The purpose of this article is to provide a comprehensive review of wheezing in sickle cell disease (SCD), including epidemiology, pathophysiology, associations between wheezing and SCD morbidity and finally the clinical approach to evaluation and management of individuals with SCD who wheeze.
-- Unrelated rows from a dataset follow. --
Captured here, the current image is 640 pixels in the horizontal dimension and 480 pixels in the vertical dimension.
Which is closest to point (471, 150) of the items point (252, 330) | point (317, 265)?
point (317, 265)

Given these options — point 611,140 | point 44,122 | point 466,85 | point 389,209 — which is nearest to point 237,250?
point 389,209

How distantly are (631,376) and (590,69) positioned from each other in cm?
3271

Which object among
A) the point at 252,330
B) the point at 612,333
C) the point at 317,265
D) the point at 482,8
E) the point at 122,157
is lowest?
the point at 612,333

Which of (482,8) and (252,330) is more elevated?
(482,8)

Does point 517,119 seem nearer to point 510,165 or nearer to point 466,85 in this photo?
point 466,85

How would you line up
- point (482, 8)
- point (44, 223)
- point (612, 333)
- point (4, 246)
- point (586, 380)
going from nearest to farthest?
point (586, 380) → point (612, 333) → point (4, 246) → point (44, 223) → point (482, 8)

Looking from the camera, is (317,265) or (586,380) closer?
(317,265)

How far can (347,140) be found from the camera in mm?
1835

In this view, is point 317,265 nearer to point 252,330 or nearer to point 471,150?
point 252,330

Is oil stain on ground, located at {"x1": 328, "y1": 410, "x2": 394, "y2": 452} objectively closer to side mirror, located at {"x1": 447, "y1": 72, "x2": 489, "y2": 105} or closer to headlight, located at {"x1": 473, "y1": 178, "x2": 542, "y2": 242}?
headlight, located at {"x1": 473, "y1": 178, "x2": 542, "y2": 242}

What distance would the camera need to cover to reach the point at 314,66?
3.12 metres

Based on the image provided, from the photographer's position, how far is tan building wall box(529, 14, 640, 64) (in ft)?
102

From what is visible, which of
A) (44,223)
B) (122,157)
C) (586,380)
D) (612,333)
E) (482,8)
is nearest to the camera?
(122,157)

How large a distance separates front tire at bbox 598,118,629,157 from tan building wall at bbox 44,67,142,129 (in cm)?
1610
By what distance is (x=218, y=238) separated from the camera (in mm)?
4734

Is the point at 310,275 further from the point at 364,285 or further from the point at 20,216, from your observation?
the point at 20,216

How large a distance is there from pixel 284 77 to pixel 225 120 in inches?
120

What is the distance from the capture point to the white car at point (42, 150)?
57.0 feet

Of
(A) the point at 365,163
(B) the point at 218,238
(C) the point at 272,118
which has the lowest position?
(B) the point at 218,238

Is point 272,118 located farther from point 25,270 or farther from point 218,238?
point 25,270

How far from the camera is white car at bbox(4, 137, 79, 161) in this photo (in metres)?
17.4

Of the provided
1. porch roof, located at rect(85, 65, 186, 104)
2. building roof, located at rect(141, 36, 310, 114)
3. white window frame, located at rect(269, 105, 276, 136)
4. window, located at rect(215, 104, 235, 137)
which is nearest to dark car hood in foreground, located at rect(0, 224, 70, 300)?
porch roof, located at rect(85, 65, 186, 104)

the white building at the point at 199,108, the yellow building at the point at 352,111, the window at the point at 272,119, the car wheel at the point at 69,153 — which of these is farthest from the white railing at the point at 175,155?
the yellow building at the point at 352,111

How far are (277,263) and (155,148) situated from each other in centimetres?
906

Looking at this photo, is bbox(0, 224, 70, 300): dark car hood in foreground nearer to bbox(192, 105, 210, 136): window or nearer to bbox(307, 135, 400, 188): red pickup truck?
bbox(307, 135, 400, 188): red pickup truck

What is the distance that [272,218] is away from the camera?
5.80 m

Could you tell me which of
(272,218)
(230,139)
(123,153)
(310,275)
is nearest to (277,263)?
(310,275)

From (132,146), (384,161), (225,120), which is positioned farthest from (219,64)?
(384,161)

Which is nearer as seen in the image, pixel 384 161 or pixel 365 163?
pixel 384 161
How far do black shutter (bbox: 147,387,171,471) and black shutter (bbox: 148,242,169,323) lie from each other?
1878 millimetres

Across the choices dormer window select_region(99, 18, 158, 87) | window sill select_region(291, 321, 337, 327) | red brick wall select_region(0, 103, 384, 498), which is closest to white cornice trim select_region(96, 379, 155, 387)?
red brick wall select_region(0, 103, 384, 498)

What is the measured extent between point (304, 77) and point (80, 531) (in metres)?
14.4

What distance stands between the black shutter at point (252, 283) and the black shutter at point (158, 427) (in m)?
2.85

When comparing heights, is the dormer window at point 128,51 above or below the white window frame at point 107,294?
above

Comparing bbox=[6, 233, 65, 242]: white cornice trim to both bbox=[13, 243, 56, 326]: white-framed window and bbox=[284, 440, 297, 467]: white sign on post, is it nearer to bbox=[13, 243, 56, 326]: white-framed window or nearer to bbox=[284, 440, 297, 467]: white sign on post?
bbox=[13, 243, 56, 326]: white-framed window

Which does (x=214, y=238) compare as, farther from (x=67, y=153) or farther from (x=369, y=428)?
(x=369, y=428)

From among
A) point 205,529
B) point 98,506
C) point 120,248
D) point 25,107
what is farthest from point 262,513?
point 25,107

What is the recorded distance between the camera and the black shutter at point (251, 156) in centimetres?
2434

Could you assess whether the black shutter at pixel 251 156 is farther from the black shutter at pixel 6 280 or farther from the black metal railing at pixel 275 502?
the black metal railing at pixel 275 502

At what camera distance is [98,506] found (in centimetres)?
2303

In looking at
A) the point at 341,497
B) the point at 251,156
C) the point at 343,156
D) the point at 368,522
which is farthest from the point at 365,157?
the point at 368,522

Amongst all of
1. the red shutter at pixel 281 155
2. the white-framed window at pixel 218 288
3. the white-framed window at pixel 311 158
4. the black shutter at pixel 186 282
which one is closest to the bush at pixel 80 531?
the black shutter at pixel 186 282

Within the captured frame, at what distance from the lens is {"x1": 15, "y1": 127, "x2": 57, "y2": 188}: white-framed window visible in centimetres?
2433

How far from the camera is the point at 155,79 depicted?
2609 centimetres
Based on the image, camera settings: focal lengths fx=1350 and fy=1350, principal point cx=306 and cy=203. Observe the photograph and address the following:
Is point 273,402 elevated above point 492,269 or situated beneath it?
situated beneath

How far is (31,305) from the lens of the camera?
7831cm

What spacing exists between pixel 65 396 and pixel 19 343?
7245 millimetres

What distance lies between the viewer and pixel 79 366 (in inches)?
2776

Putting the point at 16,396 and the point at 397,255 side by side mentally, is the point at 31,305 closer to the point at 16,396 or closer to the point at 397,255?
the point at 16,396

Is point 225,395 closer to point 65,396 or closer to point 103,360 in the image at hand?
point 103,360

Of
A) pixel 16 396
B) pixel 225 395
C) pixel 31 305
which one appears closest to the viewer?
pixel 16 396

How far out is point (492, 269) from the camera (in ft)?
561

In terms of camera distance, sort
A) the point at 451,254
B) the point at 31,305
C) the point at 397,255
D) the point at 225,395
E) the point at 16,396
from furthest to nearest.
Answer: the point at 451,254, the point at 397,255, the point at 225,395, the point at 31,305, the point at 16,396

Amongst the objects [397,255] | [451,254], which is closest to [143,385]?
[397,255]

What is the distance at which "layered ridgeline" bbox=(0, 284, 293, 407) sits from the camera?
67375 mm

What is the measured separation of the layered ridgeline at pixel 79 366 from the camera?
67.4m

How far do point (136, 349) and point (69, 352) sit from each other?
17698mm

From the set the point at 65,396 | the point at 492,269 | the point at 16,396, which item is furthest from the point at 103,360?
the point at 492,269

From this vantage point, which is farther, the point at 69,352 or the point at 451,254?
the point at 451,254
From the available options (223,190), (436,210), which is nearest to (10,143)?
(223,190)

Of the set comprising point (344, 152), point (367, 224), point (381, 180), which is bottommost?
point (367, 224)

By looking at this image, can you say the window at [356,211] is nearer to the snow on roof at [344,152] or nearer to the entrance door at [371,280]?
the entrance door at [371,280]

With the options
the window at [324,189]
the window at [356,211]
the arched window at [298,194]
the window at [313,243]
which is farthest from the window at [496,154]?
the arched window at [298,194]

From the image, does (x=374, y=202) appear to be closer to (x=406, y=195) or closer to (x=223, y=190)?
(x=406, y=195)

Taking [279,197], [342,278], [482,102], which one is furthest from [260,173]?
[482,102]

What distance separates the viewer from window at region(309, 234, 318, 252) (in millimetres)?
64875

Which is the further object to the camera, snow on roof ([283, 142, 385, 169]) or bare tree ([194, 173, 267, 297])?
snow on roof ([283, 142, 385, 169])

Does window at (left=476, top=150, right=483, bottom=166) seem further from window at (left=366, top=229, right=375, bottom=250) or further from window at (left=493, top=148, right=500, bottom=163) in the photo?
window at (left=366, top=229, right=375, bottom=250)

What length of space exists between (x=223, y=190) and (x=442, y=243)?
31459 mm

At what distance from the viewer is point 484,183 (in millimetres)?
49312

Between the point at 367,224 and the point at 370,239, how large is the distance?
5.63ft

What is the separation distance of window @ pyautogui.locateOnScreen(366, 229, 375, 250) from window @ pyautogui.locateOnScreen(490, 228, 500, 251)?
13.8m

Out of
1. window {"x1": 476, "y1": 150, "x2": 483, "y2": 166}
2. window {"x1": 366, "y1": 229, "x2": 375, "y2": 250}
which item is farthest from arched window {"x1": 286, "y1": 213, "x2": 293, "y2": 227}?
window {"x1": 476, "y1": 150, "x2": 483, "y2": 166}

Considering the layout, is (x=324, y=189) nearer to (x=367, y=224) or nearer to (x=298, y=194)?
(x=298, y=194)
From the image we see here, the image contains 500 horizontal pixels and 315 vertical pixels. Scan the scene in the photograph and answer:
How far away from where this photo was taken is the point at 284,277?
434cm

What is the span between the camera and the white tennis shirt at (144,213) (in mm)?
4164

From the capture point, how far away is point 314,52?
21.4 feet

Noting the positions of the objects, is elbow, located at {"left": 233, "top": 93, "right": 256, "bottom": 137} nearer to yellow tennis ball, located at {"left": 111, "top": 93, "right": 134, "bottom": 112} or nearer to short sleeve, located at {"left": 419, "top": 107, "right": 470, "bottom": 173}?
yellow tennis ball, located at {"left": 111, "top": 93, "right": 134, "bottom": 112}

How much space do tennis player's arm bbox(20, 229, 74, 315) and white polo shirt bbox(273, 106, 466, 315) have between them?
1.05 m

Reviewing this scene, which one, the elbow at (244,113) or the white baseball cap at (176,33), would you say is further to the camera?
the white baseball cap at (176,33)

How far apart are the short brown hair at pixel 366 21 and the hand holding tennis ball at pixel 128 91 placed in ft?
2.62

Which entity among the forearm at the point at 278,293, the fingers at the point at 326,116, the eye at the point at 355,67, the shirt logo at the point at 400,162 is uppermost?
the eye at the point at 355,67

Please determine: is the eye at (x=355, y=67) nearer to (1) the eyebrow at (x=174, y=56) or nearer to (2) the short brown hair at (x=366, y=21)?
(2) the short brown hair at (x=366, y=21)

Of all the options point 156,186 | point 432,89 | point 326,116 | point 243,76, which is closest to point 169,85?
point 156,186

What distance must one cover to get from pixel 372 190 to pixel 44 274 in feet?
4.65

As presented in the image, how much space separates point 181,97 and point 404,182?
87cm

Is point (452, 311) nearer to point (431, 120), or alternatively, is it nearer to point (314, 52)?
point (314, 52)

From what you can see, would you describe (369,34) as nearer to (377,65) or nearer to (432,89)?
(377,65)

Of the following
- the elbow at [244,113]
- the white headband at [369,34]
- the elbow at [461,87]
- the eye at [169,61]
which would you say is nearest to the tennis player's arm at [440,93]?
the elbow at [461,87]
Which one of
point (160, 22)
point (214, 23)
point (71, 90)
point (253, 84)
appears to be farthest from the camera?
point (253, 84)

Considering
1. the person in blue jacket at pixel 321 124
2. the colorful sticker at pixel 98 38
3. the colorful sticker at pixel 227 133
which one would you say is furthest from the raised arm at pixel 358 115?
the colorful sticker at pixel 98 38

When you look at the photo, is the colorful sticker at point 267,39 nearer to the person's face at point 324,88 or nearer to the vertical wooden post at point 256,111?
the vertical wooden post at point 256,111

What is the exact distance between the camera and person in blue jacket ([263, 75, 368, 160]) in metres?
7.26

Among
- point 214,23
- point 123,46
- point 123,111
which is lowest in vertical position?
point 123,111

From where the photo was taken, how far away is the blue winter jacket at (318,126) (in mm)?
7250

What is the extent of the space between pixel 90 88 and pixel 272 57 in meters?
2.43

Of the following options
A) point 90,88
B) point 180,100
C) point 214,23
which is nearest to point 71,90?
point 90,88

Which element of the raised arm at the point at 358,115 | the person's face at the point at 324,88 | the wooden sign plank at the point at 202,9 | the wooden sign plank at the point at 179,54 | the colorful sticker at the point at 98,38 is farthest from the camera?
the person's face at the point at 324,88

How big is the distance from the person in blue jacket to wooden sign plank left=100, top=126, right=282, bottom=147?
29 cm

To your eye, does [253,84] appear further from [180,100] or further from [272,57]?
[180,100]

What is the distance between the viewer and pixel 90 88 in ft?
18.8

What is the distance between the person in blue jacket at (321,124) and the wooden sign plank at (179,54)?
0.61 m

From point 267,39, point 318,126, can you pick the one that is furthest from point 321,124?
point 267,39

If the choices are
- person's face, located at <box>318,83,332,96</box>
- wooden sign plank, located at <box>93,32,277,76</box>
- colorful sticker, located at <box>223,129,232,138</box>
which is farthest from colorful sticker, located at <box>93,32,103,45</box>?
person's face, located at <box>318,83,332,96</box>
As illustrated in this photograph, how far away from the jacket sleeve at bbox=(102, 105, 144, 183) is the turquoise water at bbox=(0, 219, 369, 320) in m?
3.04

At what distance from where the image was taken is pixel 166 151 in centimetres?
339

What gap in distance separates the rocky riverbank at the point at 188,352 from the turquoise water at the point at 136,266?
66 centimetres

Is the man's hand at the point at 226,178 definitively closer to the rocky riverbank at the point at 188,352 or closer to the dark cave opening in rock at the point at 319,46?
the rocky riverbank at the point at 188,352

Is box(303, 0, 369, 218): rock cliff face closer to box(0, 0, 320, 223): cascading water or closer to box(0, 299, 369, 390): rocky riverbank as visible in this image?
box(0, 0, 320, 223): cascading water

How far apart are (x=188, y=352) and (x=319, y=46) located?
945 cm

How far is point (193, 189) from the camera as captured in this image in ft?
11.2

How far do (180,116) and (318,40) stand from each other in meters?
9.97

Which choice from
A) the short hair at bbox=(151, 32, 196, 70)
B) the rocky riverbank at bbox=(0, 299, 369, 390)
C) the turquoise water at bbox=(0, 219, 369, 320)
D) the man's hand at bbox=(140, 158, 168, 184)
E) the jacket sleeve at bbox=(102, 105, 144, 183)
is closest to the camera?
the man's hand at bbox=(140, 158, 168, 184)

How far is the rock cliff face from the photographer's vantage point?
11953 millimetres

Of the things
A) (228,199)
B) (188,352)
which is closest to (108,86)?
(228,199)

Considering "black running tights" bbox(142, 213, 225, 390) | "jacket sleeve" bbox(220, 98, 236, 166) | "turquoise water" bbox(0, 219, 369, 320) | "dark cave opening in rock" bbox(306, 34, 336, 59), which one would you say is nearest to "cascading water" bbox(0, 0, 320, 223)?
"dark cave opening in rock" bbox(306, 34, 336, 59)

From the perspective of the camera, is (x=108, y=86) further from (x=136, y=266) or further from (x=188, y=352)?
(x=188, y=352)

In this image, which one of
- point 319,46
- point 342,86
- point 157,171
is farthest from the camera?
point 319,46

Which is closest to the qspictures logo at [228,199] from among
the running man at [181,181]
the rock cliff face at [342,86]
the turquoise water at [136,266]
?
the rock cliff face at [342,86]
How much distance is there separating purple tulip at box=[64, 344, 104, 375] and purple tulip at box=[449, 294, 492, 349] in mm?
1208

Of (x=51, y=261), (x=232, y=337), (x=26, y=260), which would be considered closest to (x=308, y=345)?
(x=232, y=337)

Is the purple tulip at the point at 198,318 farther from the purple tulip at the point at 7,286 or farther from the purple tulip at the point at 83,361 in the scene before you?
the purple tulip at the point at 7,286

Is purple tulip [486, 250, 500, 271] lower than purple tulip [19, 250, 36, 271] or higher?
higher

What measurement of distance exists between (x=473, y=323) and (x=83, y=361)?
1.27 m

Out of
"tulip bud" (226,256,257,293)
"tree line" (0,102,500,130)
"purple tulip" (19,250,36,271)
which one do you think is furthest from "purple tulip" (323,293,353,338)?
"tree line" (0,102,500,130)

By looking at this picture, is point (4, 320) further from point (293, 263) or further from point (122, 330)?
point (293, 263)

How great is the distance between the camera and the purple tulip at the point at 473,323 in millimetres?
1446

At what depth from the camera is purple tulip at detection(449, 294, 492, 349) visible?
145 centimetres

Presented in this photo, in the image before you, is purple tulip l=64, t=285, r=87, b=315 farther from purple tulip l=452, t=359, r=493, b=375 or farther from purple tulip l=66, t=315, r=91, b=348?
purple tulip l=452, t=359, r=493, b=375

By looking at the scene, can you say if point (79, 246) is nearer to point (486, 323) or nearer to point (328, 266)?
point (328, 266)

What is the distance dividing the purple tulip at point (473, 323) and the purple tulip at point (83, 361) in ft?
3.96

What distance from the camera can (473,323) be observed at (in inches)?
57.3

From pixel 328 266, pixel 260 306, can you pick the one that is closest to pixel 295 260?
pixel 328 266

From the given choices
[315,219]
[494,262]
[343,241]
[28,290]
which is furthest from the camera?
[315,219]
Wheezing is common in SCD and in some individuals represents an intrinsic component of SCD-related lung disease rather than asthma. Emerging data suggest that, regardless of the cause, individuals with SCD and with recurrent wheezing are at increased risk for subsequent morbidity and premature mortality. We believe individuals who acutely wheeze and have respiratory symptoms should be managed with a beta agonist and short-term treatment of oral steroids, typically less than 3 days to attenuate rebound vaso-occlusive disease. For those who wheeze and have a history or examination associated with atopy, we consider asthma treatment and monitoring per National Heart, Lung and Blood Institute asthma guidelines.
Wheezing in SCD should be treated aggressively both in the acute setting and with controller medications. Prospective SCD-specific clinical trials will be necessary to address whether anti-inflammatory asthma therapies (leukotriene antagonists, inhaled corticosteroids) can safely mitigate the sequelae of wheezing in SCD.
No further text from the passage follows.